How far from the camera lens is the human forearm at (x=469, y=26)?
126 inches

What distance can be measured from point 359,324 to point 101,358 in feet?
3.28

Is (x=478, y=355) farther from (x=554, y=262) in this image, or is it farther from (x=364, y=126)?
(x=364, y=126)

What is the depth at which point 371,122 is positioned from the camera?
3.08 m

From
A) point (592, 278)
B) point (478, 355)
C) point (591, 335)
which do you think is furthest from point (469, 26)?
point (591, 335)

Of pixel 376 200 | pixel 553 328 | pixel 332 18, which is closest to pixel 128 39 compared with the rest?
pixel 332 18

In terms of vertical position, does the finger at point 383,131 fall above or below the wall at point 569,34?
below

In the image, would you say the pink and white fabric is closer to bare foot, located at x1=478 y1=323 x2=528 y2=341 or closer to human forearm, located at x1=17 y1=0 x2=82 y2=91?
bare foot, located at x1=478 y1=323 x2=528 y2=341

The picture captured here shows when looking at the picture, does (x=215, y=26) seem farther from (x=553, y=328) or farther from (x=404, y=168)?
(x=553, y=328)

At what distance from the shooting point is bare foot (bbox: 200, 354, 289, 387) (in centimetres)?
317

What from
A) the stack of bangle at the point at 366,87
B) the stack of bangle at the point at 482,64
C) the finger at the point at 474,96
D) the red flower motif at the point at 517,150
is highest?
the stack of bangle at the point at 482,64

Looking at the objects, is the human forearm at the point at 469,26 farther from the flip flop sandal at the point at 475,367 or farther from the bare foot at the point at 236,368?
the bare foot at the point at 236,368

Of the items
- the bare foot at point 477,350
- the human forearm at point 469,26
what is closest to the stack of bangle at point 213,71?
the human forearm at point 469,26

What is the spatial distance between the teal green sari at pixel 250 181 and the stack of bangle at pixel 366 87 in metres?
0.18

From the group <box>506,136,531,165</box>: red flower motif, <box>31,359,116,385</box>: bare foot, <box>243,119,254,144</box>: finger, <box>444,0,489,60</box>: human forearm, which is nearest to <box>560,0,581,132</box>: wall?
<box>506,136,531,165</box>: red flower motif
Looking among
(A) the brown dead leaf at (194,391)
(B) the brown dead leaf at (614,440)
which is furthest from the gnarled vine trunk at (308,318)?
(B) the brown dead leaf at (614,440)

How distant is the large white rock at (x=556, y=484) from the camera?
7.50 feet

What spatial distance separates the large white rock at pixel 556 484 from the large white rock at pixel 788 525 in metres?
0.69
##########
Present the part of the data that opens with the line containing "From the group" and runs through the end of the data as a numbered list, leaving out any blank lines.

1. From the group <box>506,136,531,165</box>: red flower motif, <box>31,359,116,385</box>: bare foot, <box>243,119,254,144</box>: finger, <box>444,0,489,60</box>: human forearm, which is nearest to <box>560,0,581,132</box>: wall?
2. <box>506,136,531,165</box>: red flower motif
3. Looking among
4. (A) the brown dead leaf at (194,391)
5. (B) the brown dead leaf at (614,440)
6. which is furthest from the gnarled vine trunk at (308,318)?
7. (B) the brown dead leaf at (614,440)
8. How distant is the large white rock at (x=556, y=484) from the camera?
9. 7.50 feet
10. What spatial distance separates the large white rock at pixel 556 484 from the large white rock at pixel 788 525 in metres?
11. 0.69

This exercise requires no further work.